Not really, since they would just be holding two references to the same data. In my mind, this is not a bad solution.

Have you considered an in-memory database lookup? I am not sure how it will compare in speed, but lookups in relational databases can be very fast.

Answered By: Shane C. Mason

Assuming that you have a key with which you look up a more complex mutable object, just make the key a property of that object. It does seem you might be better off thinking about the data model a bit.

Answered By: Pete Kirkham

The other alternative is to make a new
class which unites two dictionaries,
one for each kind of lookup. That
would most likely be fast but would
use up twice as much memory as a
single dict.

Not really. Have you measured that? Since both dictionaries would use references to the same objects as keys and values, then the memory spent would be just the dictionary structure. That’s a lot less than twice and is a fixed ammount regardless of your data size.
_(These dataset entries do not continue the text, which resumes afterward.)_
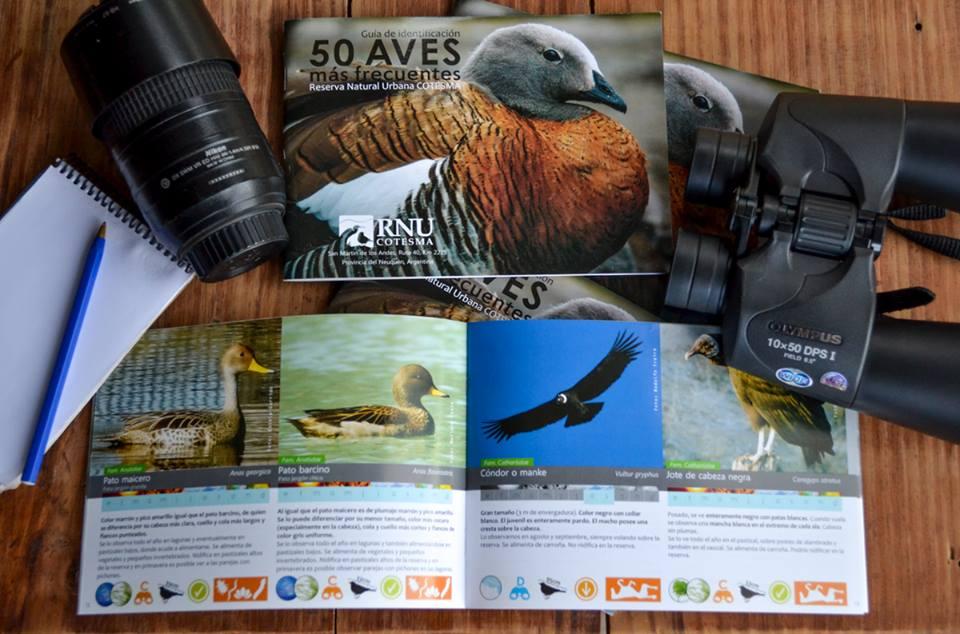 Nueva Guía de las 50 aves mas frecuentes de la RNU COTESMA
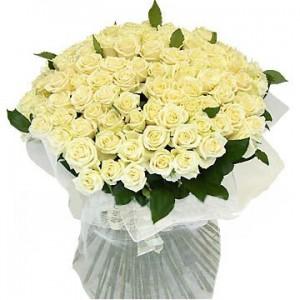 101 белая роза 60 см СПБ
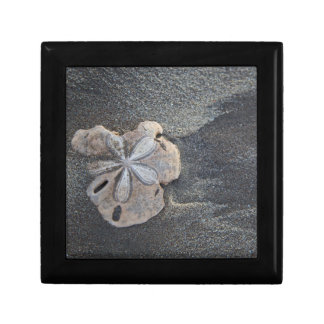 Sand dollar on sand gift box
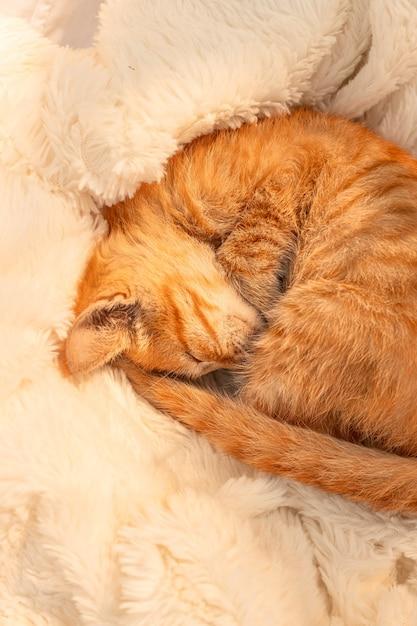 小さな生姜の子猫が居間のソファーの柔らかい毛布の上で眠ります。 Premium写真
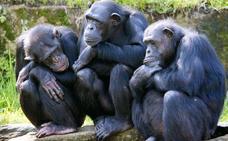 Los chimpancés tienen una capacidad retentiva «superior» a la humana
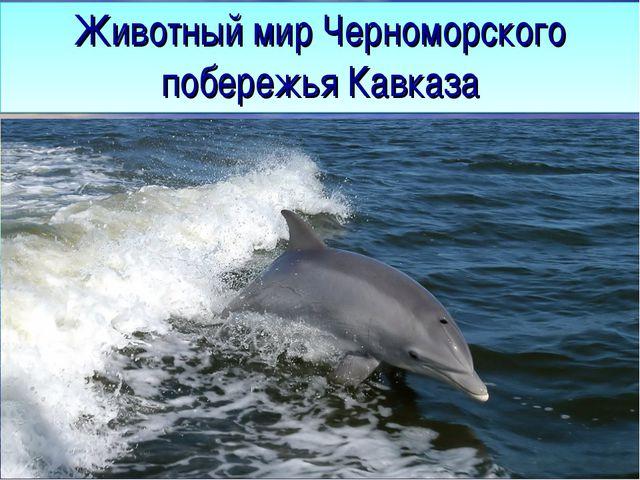 Животный мир Черноморского побережья Кавказа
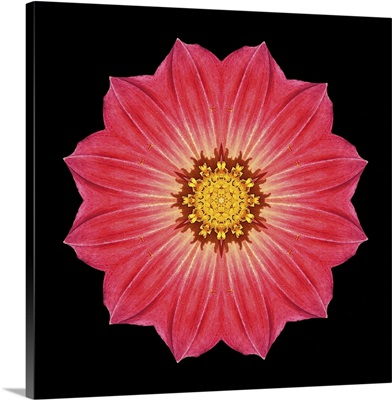Kaleidoscope Red Daisy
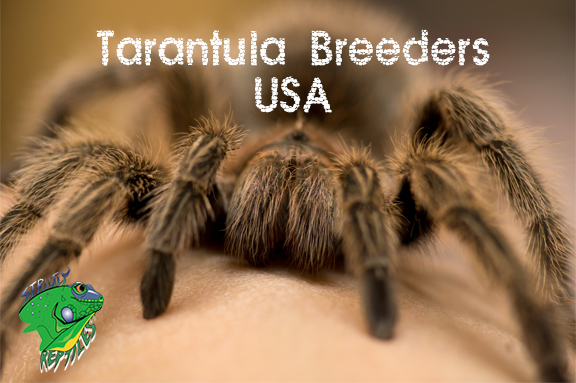 Tarantula Breeders USA - Strictly Reptiles - Wholesale Providers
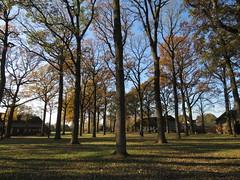 IMG_9004 (Momo1435) Tags: eindhoven brabant waalre herfst herfstkleuren netherlands autumn fall colors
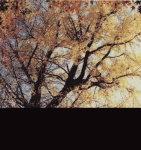 『『木・イチョウ』の画像』の画像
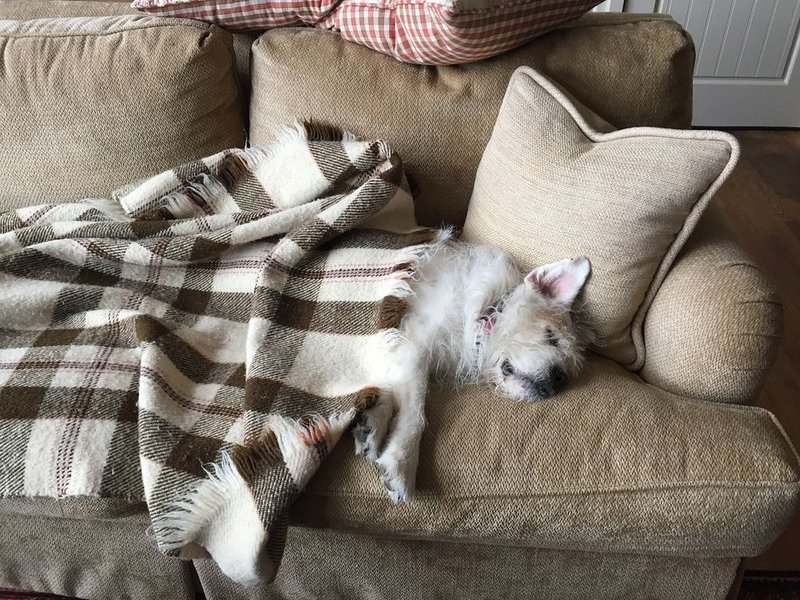 Even dogs need rest! Yes, we are dog friendly.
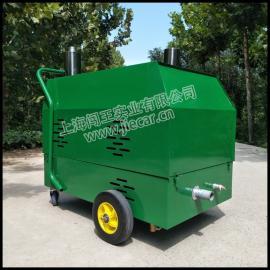 闯王CWRS-02西藏沙发地毯清洗机厂家直销 多功能蒸汽清洗设备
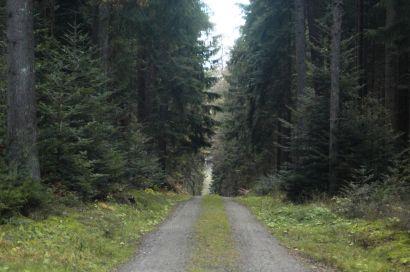 Black Forest 049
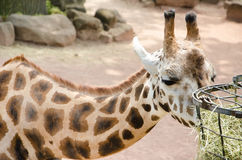 Giraffe eating dry grass from metal basket Stock Photos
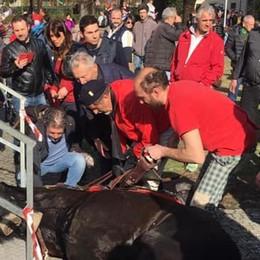 Il cavallo cade e scoppia la polemica a Tirano
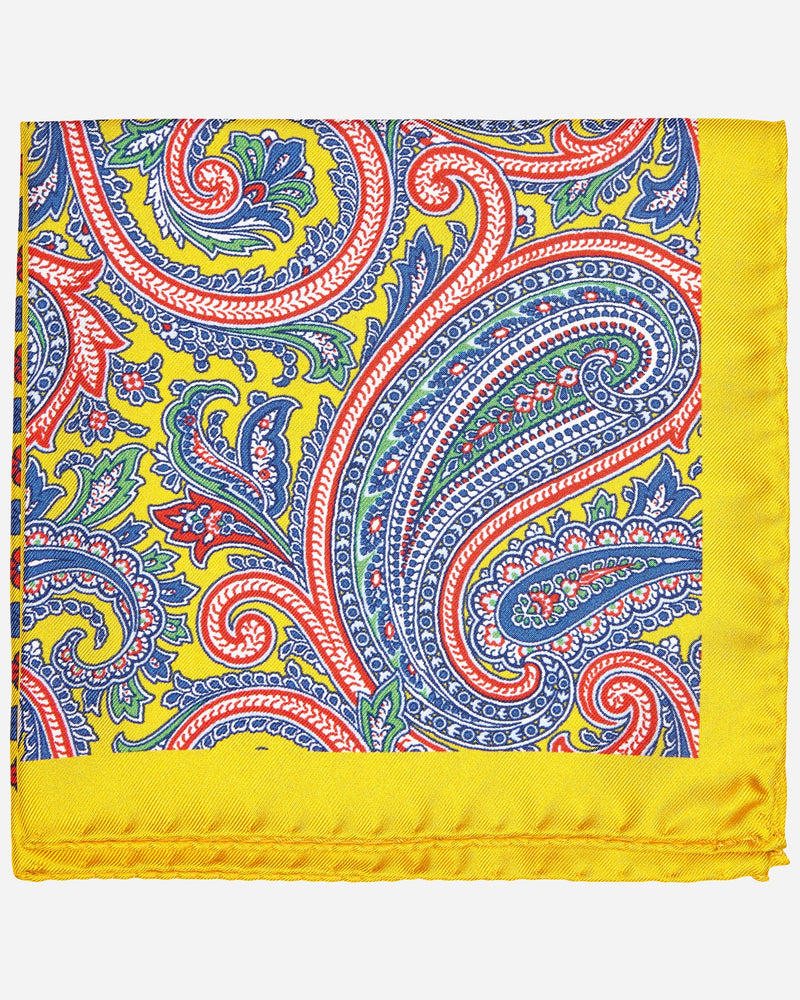 Paisley Pocket Square and Hanks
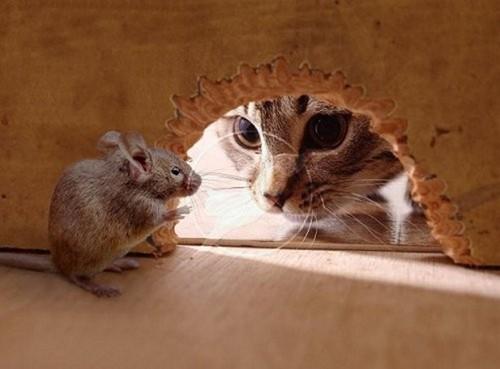 """""""Кошка, наконец-то, превратилась в мышку"""" - Дмитрий Бачевский"""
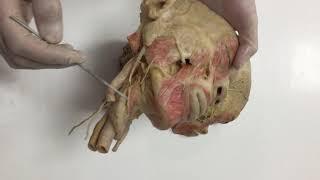 Anatomy Lab 5 pt 1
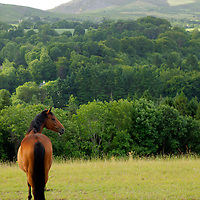 Europe, Ireland, Enniskerry. A lone horse looks out toward Sugarloaf Mountain in County Wicklow.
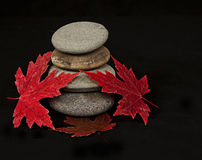 Folhas e rochas de outono Fotografia de Stock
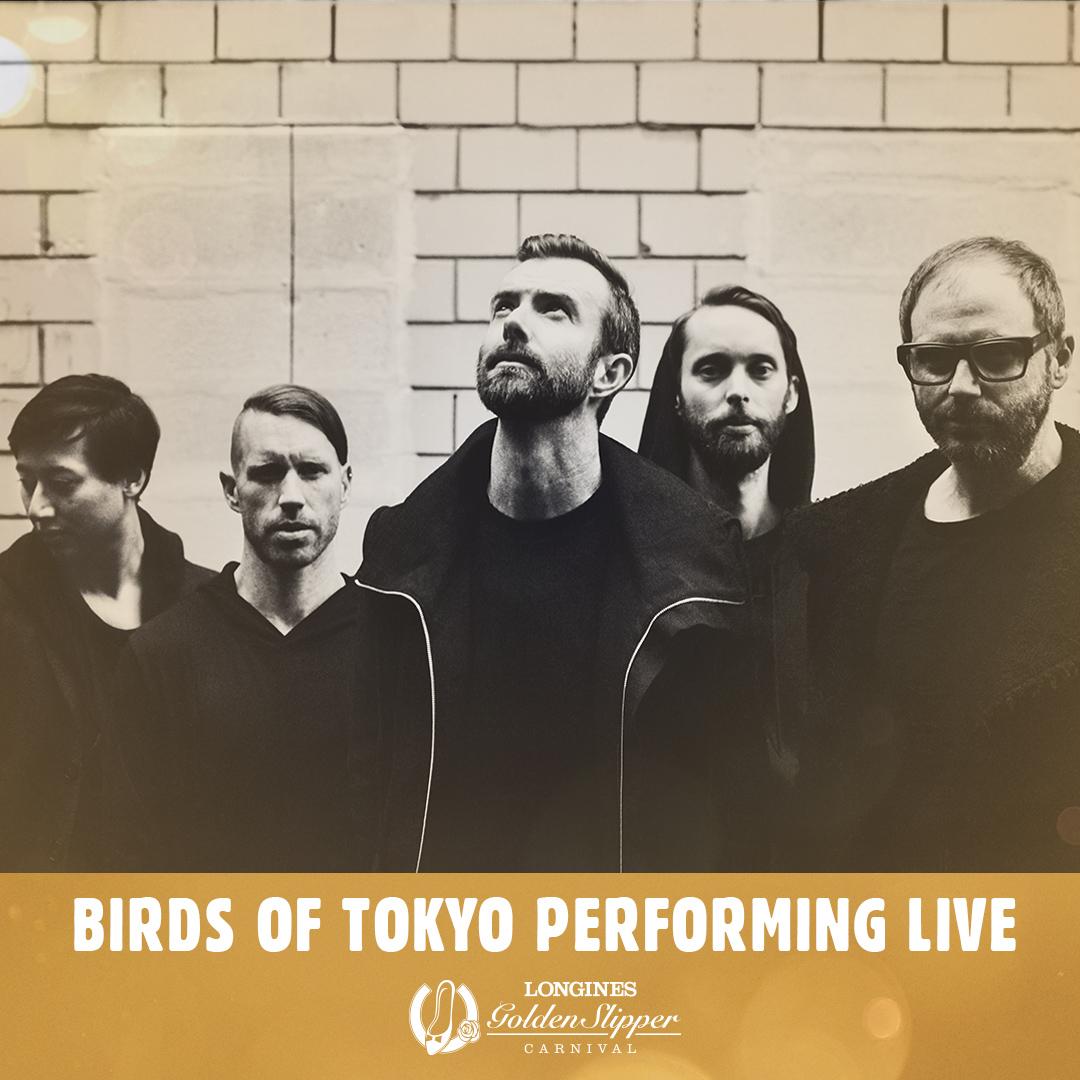 birds of tokyo - HD1080×1080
What I mean is that the actual data wouldn’t be copied. So you’d spend little extra memory.

Example:

a = "some really really big text spending a lot of memory"

number_to_text = {1: a}
text_to_number = {a: 1}

Only a single copy of the “really big” string exists, so you end up spending just a little more memory. That’s generally affordable.

I can’t imagine a solution where you’d have the key lookup speed when looking by value, if you don’t spend at least enough memory to store a reverse lookup hash table (which is exactly what’s being done in your “unite two dicts” solution).

Answered By: nosklo

“We can guarantee that either the key or the value (or both) will be an integer”

That’s weirdly written — “key or the value (or both)” doesn’t feel right. Either they’re all integers, or they’re not all integers.

It sounds like they’re all integers.

Or, it sounds like you’re thinking of replacing the target object with an integer value so you only have one copy referenced by an integer. This is a false economy. Just keep the target object. All Python objects are — in effect — references. Very little actual copying gets done.

Let’s pretend that you simply have two integers and can do a lookup on either one of the pair. One way to do this is to use heap queues or the bisect module to maintain ordered lists of integer key-value tuples.

See http://docs.python.org/library/heapq.html#module-heapq

See http://docs.python.org/library/bisect.html#module-bisect

You have one heapq (key,value) tuples. Or, if your underlying object is more complex, the (key,object) tuples.

You have another heapq (value,key) tuples. Or, if your underlying object is more complex, (otherkey,object) tuples.

An “insert” becomes two inserts, one to each heapq-structured list.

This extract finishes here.